Anna Rita è rimasta strabiliata dai negozi eleganti che proponevano vestiti in seta, oggetti laccati e in midollino. Le brillavano gli occhi e faceva grandi progetti su cosa avrebbe acquistato. Accennavo di si con la testa, perché anch’io ero rimasto stregato e nel 2002 avevo spedito in Italia un pacco, con tutti gli acquisti fatti ad Hà Nôi. Ho camminato fino al lago Hoan Kiem, dove ho riscoperto i piaceri della bia hoi, la leggera e vaporosa birra alla spina vietnamita. Il lago è un luogo amato dagli abitanti della città: la gente viene all’alba per esercitarsi nel Tai Chi Chuan, un'antica arte marziale trasformatasi nel corso dei secoli, in una raffinata forma d’esercizio per la salute ed il benessere. Consiste nell'esecuzione di una serie di movimenti lenti e circolari che ricordano una danza silenziosa che mima la lotta contro un opponente immaginario.

Durante il giorno non si trova una panchina libera: il lago è il posto prediletto per le coppiette d’innamorati, per chi vuole riposarsi, fare quattro chiacchiere o giocare a majong. All’imbrunire invece si fa ginnastica o si passeggia in compagnia. Ho mangiato in un bel locale per occidentali, il Quàn Bia Minh, che offriva hamburger e cibo vietnamita con una veranda al primo piano, dove era possibile sedersi all’aperto e osservare la vita pulsante della città.
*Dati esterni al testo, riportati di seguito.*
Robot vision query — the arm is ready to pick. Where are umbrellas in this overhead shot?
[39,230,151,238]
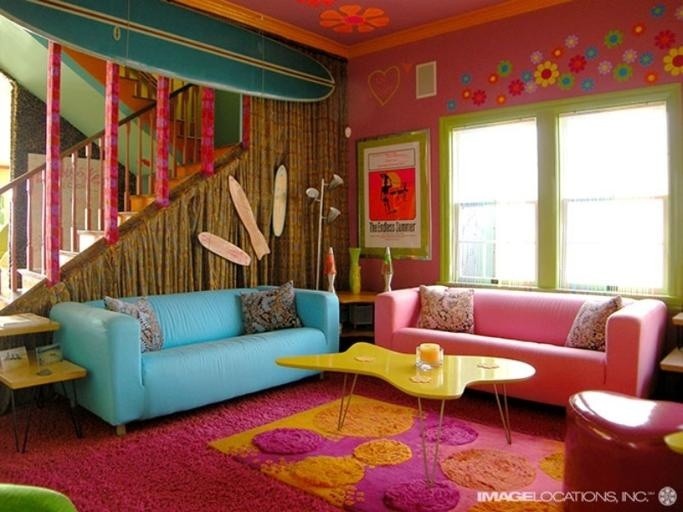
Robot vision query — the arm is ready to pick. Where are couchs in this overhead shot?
[45,283,344,436]
[374,283,670,409]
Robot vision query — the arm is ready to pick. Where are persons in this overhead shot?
[379,174,391,215]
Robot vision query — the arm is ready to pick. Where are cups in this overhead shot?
[416,346,444,372]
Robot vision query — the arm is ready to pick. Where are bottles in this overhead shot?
[348,247,362,295]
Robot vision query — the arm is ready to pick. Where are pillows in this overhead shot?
[563,294,622,351]
[101,295,162,354]
[414,284,475,335]
[238,281,305,335]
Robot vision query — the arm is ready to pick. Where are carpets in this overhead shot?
[206,392,563,511]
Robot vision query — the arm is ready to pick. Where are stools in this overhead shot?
[562,389,682,512]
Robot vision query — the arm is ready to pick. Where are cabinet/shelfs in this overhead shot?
[0,310,87,452]
[337,290,377,336]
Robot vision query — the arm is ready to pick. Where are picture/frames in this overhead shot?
[355,128,432,262]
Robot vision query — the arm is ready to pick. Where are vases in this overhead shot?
[348,247,361,294]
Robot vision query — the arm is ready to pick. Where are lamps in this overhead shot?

Anna Rita si sentiva rassicurata da quello che mangiavano gli avventori, un melting pot di razze provenienti da ogni dove, perché a suo dire non le avrebbero mai servito pietanze a base di cane. Ha abbandonato riso e verdure e si è azzardata ad assaggiare l’ottimo pollo allo zenzero e il maiale al ginger.